The next day, Do'ar HaYom published a response from Ben-Yehuda, claiming that all who came out in opposition of the paper were "almost all teachers and writer of Haaretz and Hapoel Hatzair, and some officials of institutions" who came out against a competing newspaper. He further stated that attacks were coming from "those who have a grudge in their hearts against Do'ar HaYom because of its position on the question of schools, and the workers because of its position on the question of workers, and a few more people because of the private resentment they hold about Do'ar HaYom."

== Transfer of ownership and final years ==
In 1928, in an act that Ben-Avi later described as, "on a whim", the editorship of the paper was transferred to his friend, Ze'ev Jabotinsky. It was edited by Even-Chen. The majority of editors and directors were opposed to the transfer, mainly because Ben-Avi was far more moderate that Jabotinsky politically. Ben-Avi insisted, and even claimed that the transfer was personal and not political, and he had intended to only give the platform to Jabotinsky for a year. The transfer did not go according to plan, and after the reorganization of the paper under the movement of Revisionist Zionism, Ben-Ami, who was entitled to publish as many personal articles as he wanted, encountered opposition from the new editors hired by Jabotinsky, and was attacked publicly. His apparentment was painted with graffiti and many attempted to censor his speech.

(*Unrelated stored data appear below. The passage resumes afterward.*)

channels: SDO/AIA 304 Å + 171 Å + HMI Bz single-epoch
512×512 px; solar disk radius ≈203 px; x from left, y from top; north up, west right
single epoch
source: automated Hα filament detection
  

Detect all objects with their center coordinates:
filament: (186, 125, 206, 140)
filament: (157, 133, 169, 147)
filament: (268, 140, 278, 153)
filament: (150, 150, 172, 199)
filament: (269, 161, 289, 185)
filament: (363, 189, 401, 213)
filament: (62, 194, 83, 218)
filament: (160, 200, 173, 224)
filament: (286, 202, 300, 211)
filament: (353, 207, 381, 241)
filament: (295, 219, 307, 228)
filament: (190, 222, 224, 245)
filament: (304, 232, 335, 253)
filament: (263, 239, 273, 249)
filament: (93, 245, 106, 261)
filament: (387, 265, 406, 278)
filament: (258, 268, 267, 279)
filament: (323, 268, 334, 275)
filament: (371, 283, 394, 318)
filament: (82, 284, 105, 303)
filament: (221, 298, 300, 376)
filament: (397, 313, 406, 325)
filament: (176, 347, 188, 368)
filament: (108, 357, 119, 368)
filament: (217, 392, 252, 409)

Following the 1929 Palestine riots, Jabotinsky was barred entry into Palestine by the British government, and ownership was transferred to Shlomo Gepshtein, but the position was taken over by Yehoshua Yeivin, Wolfgang von Weisl, and Abba Ahimeir. All three were even more radical than Jabotinsky, and restored the sensationalist style of the old paper, but this time for political purpose. Ahimeir, for example, published a column in 1928 named, "From the notebook of a fascist". Another famous journalist for the paper at the time was Arthur Koestler, who left the country shortly afterwards.

Following its drastic shift in the late 1920s, Ben-Avi demanded that the paper be returned to him, but the editorial staff refused. Bnei Binyamin, an association that Ben-Avi lead, sent "a strong spirited and well-armed group of youths" to Jerusalem in order to physically remove the current staff from the office. The first issue after his return was published on February 22, 1931, and the motto "A popular daily newspaper" was added to the issue. Ben-Avi returned to the position of editor-in-chief. Despite this, its circulation dwindled, and the paper sank into a financial crisis.

In 1931, the murders of Yochanan Stal and Celia Zohar took place. The police failed to find their bodies, and the newspaper presented the investigation as evidence of the failures of the Jewish Agency for Israel, which it claimed had "bowed down" to the authorities. The newspaper subsequently hired private detectives, who were able to both discover the bodies and bring the murderers to justice.

=== Departure of Ben-Ami and closure ===
In July 1933, Ben-Avi resigned from the paper, and it was transferred to Shmuel Perlman and Pesach Ginsburg. The newspaper attempted to become more moderate, and tried to market itself to the urban middle class, which failed due to market domination by Haaretz and HaBoker. The newspaper closed in June 1936, and its rights passed to Leo Wintz, a Jerusalem publisher from Germany. In January 1940, an attempt was made to revive the newspaper on a smaller scale without success.